A home equity line of credit (HELOC) is a cross between a credit card and a mortgage. It is a revolving credit product that allows you to draw money on demand up to a specific limit. It also uses your house as security.
Over one and a half decades, HELOCs have accounted for a large portion of non-mortgage debt in Canada, particularly in Ontario. Apart from low interest, thanks to their collateral requirement, these products are easily accessible since anyone with home equity can apply for one.
Sadly, many HELOC holders end up seeking consolidated debt counseling in Sudbury, for these lines of credit are prone to misuse and abuse. Each case is different, but here are the three main reasons why HELOCs have been doing more harm than good to average Canadians.
Lack of Understanding
With the massive popularity of HELOCs, it is easy to assume that everyone understands them. Apparently, not.
A recent survey revealed that 19% of more than three million HELOC holders in Canada took out more money than they should. The average HELOC debt in the country $65,000, but more or less 25% of borrowers owe a staggering amount of over $150,000.
Furthermore, more or less 50% of 4,800 online survey respondents do not know HELOC basics. Many of them are not aware that lenders can raise interest rates, change credit limits, and collect unpaid balances at any time.
Another common mistake of average HELOC holders is a partial payment. Many of them like to take care of just the minimum amount required in the bill. A quarter of study participants confessed paying only the interest every month.
As a result, the outstanding balances of many Canadian HELOC holders do not shrink. They continue to owe the same amount of cash even if they pay monthly, albeit insufficiently.
The rise of interest rates compounds the problem. In the past, HELOCs were viewed as cheap sources of credit. Beginning in 2017, the cost to use a HELOC has gradually increased, making this revolving credit product even less affordable and risky.
Perhaps the biggest tragedy here is the fact that many Canadians do not use HELOCs for emergencies. Instead, they access funds through them to buy stuff on credit, as they would with plastic.

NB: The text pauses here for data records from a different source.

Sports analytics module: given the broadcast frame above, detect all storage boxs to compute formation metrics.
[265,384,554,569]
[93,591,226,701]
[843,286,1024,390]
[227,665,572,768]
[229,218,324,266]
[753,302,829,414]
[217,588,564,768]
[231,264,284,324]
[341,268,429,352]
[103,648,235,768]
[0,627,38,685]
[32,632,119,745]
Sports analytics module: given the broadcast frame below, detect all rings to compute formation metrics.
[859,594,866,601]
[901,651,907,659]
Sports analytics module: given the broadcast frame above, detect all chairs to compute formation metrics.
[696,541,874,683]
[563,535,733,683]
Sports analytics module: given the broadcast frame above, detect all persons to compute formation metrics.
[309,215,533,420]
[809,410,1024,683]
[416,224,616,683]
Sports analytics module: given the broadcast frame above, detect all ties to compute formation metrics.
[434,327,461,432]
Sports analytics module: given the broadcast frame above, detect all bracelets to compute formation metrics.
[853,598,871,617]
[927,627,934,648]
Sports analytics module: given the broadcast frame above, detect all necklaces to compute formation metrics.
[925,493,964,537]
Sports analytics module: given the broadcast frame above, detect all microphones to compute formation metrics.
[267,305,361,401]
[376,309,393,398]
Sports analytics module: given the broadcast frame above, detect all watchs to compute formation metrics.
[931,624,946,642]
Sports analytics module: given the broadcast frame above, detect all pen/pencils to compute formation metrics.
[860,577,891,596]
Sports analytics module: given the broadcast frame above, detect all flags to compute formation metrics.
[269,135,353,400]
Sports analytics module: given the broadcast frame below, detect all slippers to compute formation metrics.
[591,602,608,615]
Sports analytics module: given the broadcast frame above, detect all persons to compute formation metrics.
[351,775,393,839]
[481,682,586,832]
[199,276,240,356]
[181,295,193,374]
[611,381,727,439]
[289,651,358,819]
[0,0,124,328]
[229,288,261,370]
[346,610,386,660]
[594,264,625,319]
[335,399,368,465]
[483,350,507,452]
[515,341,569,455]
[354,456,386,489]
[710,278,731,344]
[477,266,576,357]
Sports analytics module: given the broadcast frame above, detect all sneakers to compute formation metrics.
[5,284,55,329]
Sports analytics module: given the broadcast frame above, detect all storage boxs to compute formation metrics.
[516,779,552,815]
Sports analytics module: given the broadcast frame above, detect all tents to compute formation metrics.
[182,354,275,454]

Moreover, about 50% of all HELOC holders spend money on home improvement. Nearly a quarter use the instant cash to consolidate other debts.
The purposes can be good examples of sound HELOC usage. However, many borrowers also tap home equity to buy a brand-new car and pay for everyday expenses.
If you share the same financial habits, it could be a sign that you do not have adequate savings in the bank, to begin with. Borrowing against your house to eat out or update your wardrobe is a recipe for disaster.
HELOCs are not a replacement for credit cards. You should always think twice before applying for one, for you can lose the roof above your head if you eventually go delinquent.